Mr Vanzella said protein levels were of concern for those growers who have been unable to top-dress wheat with urea because of ongoing wet conditions.

“Fertiliser programs aren’t 100 per cent of what they could be.

“There’s a lot more going into grower marketing decisions than just price; there’s also grade risk.”

NSW has plenty of wheat crops, mostly early sown ones, which have high yield and good protein prospects, but many more in northern NSW will be lucky to make Australian Hard segregations if wet conditions prevail.

“Consumer buying is slow, and it could be to their detriment if export fires up on barley.”

“That’s what happened during harvest last year.”

Consumers sit out in south

Despite wet conditions on the plains and outer slopes of southern and central NSW, Peter’s Commodities trader Peter Gerhardy said most crops were looking good with spring around the corner.

“Anything on undulating country is fine to magnificent; anything on the flat is waterlogged,” Mr Gerhardy said.

“Canola is okay, but a lot of cereals have very wet feet.”

Mr Gerhardy said yields for winter crops have potential to be above average, and consumers were feeling “very comfortable” based on that, as well as grower carry-out.

“The consumer is laying very very low; it’s hard to get sales on for Sep-Oct, and it’s hard to find a barley bid for Melbourne or the Goulburn Valley.”

Export of wheat and barley, plus pulses and canola, is still cranking out of Victorian ports, and Port Kembla in NSW, and is mostly covered by the trade.

“Exporters can’t get tonnes out of the country quick enough; the domestic consumer knows that.”

“There’s still a fair bit of grain on farm, and it’s a bitter pill for growers to swallow that prices are where they are.”

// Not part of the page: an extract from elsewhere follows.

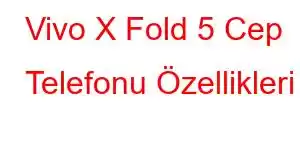 Vivo X Fold 5 Cep Telefonu Özellikleri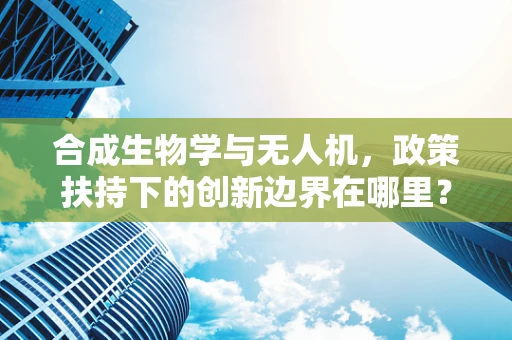 合成生物学与无人机，政策扶持下的创新边界在哪里？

He said the on-farm price for wheat has fallen by around $25/t in the past three weeks.

Mr Gerhardy said some slopes growers were expecting 5-6t per hectare wheat crops, and were feeding them in the hope of achieving protein premiums, which are likely to be an exception.

“I can’t see a protein year for wheat at all; it’ll be as fat as marbles.”

The Victorian Mallee and possibly Wimmera could be providing the protein this year, provided spring is not too wet.

“On new crop, the grower perspective is they are pretty reluctant to sell.

“If we had two or three weeks of sunshine and the crop buzzed along, it might be different.”

Sorghum, cottonseed thin

Trade in the red grain has contracted mostly to poultry and piggery consumers, and to the container market, as the bulk-export program slows.

Planting of new-crop sorghum will start in coming weeks, and the crop is expected to be a big one as growers in an expanded area stretching south into central NSW make use of country that became too wet to plant to winter crops in June-July.

Ginning of cotton appears is expected to continue into November in some valleys, and market talk is that two cottonseed cargoes ex Brisbane are booked to go to California before the year is out.

Woodside Commodities broker Hamish Steele-Park said current-crop cottonseed values were mostly flat at $350/t delivered Downs, and $295-$300/t ex Moree gin for Sep-Oct.

The southern NSW cottonseed market is trading at $380/t ex gin, while Macquarie Valley sites are at around $300/t Sep-Oct.

Demand for cottonseed in containers for export destinations such as China is quieter than recent months, but is still evident. DCT this week was quoted nearby month at A$535/t.

Trade in seed from next year’s ginning is not yet active.

“Sellers are looking for values similar to current crop, but buyers’ ideas are somewhat lower,” Mr Steele-Park said.